(Previously published on July 17, 2009. After reading Hooked on Houses' most recent blog "The Truth about 'House Hunter's' on HGTV", this entry was just begging to be re-posted!)
Ok, so it’s not really a secret.
But I think it’s time to shed some light on what really goes on behind the scenes of your typical HGTV design show, because honestly, I’m tired of the perception that design experts should be able to just whip up a solution to any given problem at a moment’s notice. Do you expect your doctor to finish up your open heart surgery in ten minutes because that’s how quickly you saw it done on the Discovery Channel? I know, I know - picking out colors for your master bedroom isn’t exactly heart surgery, but it also isn’t quite as quick and simple as the typical home makeover show would like you to believe.
Take this “Divine Design” makeover by Candice Olson (and team), for example:
“...I designed some mission-style cabinetry with a media center and storage...”
“I went for a layered look: gray/pewter damask on the duvet and shams, metallic fabrics for the bedskirt and pillows, and soft linen fabric with a glittery metallic thread on the headboard...”
“I created a traditional valance and drapes of luxurious silk...”
“I covered up the unsightly radiator with a long, white box cover...”
“I added a touch of the whimsical by putting up fabulous mirrors along one wall that were handmade using a surface etching technique; these mirrors were made to resemble the damask pattern on the couple's bed.”
I don’t know about you, but this project seems like quite an undertaking! Custom bedding and window treatments? Custom built-ins and a radiator cover? Custom mirrors with a “surface etching technique”?!?
Now, I know that Candice Olson and the producers are not claiming that the designs are completed in just half an hour. That would be preposterous. But they aren’t telling the viewer there is no way in hell this would ever be completed in half an hour - you’ll be lucky if you can have this project finished in 3 months!
As someone who’s been behind the scenes on a few makeover shows, I feel it is my obligation to homeowners, renters and designers to tell it like it really is.
First, these shows begin with the search for the “perfect” home and the “perfect” homeowners. The home must be large enough to shoot in, and the homeowners must be willing to pretty much let the crew do whatever they want. Sometimes the homeowners must also fork out some of their own cash to help pay for the “free” makeover. The homeowners themselves must be perky and likable characters, and be absolutely thrilled at the prospect of being featured on a television show. (Finding these homeowners is not always an easy task.)

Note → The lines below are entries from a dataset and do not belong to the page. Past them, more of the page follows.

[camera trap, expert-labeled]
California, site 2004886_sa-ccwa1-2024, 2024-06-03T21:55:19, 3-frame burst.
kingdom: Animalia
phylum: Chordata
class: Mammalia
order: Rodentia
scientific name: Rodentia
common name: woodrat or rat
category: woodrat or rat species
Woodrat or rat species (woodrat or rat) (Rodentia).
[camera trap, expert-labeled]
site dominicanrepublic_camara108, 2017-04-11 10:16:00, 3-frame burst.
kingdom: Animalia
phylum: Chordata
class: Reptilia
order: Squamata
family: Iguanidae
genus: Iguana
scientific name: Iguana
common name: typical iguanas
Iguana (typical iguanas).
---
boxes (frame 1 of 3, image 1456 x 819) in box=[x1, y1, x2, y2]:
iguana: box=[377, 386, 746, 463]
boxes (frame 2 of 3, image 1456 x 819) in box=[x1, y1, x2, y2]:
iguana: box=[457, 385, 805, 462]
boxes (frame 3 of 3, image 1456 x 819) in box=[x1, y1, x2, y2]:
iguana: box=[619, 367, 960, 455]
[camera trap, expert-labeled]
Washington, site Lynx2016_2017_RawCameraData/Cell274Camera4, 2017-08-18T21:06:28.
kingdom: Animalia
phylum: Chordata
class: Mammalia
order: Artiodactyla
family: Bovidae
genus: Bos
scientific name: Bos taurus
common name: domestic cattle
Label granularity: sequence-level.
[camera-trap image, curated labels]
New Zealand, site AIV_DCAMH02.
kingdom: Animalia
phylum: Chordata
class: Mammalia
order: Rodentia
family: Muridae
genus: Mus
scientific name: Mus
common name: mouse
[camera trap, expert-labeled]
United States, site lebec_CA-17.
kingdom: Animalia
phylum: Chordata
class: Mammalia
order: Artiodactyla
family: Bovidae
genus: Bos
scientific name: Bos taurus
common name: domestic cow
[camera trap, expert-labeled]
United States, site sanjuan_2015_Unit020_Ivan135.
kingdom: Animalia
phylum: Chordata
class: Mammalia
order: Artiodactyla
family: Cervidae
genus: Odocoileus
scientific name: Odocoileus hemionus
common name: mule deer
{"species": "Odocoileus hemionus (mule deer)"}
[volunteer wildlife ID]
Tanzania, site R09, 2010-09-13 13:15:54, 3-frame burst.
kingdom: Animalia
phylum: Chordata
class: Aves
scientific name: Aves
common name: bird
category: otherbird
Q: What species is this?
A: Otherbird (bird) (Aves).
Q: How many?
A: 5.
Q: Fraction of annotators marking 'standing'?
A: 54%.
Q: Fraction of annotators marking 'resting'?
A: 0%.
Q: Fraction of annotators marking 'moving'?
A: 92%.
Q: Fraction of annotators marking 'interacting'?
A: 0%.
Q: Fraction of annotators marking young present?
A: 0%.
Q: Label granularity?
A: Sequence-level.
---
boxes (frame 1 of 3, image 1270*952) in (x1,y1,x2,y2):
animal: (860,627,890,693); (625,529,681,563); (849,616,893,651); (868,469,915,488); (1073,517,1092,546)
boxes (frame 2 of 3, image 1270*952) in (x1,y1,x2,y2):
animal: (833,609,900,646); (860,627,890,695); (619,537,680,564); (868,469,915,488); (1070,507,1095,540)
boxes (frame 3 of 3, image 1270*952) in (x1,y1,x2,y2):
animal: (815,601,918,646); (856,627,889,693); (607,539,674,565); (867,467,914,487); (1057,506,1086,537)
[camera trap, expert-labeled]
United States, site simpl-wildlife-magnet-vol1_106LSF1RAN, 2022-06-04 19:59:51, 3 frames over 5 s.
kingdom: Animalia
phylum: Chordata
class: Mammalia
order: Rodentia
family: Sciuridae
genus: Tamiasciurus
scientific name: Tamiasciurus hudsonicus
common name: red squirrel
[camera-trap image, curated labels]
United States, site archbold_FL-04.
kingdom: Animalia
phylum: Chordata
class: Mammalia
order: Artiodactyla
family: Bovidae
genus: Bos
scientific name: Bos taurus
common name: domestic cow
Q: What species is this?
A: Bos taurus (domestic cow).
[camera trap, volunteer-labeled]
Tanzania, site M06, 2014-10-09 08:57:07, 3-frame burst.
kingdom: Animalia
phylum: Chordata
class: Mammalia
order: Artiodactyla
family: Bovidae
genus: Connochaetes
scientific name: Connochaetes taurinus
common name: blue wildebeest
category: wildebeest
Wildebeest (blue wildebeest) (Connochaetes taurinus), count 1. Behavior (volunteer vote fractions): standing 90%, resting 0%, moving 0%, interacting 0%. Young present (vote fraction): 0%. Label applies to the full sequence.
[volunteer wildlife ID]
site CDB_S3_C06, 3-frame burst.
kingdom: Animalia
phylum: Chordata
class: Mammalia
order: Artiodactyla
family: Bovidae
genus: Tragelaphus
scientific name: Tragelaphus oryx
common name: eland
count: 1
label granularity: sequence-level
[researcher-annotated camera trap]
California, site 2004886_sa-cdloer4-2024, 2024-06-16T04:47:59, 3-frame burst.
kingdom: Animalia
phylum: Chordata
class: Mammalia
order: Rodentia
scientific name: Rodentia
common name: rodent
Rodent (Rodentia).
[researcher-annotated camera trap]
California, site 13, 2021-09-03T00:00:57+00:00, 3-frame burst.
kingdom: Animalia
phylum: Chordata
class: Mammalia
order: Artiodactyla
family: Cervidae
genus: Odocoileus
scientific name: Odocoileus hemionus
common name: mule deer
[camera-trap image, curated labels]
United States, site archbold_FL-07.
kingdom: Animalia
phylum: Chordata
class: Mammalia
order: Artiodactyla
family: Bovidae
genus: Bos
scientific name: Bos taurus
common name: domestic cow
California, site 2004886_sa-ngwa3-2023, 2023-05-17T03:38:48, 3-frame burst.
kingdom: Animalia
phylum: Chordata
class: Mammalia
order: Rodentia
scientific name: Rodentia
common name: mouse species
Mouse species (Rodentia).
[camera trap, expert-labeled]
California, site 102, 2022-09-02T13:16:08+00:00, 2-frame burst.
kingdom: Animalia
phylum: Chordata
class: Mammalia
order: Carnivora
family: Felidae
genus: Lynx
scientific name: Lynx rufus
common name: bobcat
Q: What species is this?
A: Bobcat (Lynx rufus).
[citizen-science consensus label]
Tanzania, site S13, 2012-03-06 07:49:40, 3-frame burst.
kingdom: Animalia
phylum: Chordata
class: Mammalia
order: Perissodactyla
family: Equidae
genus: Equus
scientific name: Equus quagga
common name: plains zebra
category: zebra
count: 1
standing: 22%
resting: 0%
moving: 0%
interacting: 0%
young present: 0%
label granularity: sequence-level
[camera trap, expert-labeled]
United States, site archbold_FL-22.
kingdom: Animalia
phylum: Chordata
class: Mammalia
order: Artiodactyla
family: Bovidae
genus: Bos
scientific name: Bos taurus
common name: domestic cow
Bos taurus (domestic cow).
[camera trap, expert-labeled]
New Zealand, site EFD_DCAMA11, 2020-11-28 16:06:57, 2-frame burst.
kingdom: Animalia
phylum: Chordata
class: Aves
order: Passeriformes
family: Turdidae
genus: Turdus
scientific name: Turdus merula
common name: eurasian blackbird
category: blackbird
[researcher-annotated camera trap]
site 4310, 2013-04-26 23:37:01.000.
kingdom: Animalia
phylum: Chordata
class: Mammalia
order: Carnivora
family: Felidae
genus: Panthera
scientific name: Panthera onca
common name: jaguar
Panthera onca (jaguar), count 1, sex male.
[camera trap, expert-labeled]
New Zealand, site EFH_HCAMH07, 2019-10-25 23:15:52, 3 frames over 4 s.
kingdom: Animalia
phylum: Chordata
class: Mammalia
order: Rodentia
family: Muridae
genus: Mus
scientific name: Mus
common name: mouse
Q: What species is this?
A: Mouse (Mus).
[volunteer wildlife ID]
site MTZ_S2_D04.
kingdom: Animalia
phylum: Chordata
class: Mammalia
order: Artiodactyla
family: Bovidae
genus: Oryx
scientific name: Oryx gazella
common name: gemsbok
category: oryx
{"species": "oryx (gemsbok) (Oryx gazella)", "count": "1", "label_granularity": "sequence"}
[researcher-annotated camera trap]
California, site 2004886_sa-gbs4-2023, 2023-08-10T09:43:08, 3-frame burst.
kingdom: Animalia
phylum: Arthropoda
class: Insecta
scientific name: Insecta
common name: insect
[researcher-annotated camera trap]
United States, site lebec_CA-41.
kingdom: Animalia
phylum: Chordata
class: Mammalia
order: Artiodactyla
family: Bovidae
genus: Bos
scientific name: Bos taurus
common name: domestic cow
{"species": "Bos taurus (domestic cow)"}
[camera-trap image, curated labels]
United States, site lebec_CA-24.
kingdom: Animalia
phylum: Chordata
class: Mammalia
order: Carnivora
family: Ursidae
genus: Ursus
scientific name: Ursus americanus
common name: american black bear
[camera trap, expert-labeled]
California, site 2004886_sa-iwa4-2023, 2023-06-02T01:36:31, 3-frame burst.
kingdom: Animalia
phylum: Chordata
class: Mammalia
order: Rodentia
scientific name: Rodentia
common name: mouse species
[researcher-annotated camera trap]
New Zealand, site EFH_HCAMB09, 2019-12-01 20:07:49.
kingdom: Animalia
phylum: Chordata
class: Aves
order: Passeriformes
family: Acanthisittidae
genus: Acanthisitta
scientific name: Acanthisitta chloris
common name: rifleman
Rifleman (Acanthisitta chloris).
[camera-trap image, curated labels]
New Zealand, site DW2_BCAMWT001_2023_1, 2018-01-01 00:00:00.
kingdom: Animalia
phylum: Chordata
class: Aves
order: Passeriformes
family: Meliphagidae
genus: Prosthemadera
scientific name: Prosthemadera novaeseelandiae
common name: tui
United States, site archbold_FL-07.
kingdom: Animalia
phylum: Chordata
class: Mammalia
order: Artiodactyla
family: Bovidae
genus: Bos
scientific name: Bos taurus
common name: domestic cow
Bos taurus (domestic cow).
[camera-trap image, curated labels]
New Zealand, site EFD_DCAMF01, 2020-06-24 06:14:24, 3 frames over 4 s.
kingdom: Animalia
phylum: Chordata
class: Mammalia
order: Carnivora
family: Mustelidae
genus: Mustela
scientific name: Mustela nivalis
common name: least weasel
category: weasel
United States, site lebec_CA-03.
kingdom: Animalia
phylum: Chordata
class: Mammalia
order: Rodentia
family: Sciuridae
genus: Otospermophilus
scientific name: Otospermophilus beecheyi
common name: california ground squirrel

Next, the design concepts are developed by a team of people - art department, producers, production assistants, consultants, hosts, nannies, caterers...anyone in the vicinity of the show’s development can be a knowing or unknowing contributor to design ideas. And, believe it or not, the host of a show is sometimes not even involved in the design.
After the design concepts are developed (which can take weeks or even months, by the way) the craziness begins. There is usually a very small budget and never enough time. The producers put their team of people to work fast and furiously. Stylists purchase props by the truckload. Production assistants take measurements and design consultants draw floor plans. “Before” photos are taken (always in poor lighting for maximum “before and after” effect.) And the script is written. Yes, there is a script. Not always a good one, but it exists.
Finally, production and filming begins. More craziness ensues. Hair and makeup people? Check. Catering? Check. Filming permits? Uh-oh. Who forgot to get a permit? Well, we can just try to shoot without one and hope no one stops us. Lighting, props, construction crew, stylists, homeowners, pets, sponsors, etc., etc., etc. Needless to say, the shooting itself doesn’t happen in half an hour either. A one room makeover show can easily take several days to shoot. And I won’t even begin to get into post-production and re-shoots.
With all this said, is HGTV a friend or foe of the design world? It is a friend in the sense that it has connected with millions of viewers and given them a general sense of DIY confidence (along with a Cliff Notes version of design education.) But at the same time, HGTV has also given viewers a distorted perception of reality. And that can be a huge detriment to the design world. It seems that as long as viewers keep in mind that HGTV is a business, and that its main objective is to entertain, HGTV shows are relatively harmless. But the second that a viewer perceives the show as a realistic representation of what happens during an actual “makeover”, HGTV becomes a very unlikeable foe - one that off-camera designers can have a difficult time debunking.
So, go ahead and watch your favorite makeover shows. Just remember, while you are witnessing entire kitchen remodels taking place before your very eyes that a real world designer is going to need a more than half an hour to develop a real world kitchen.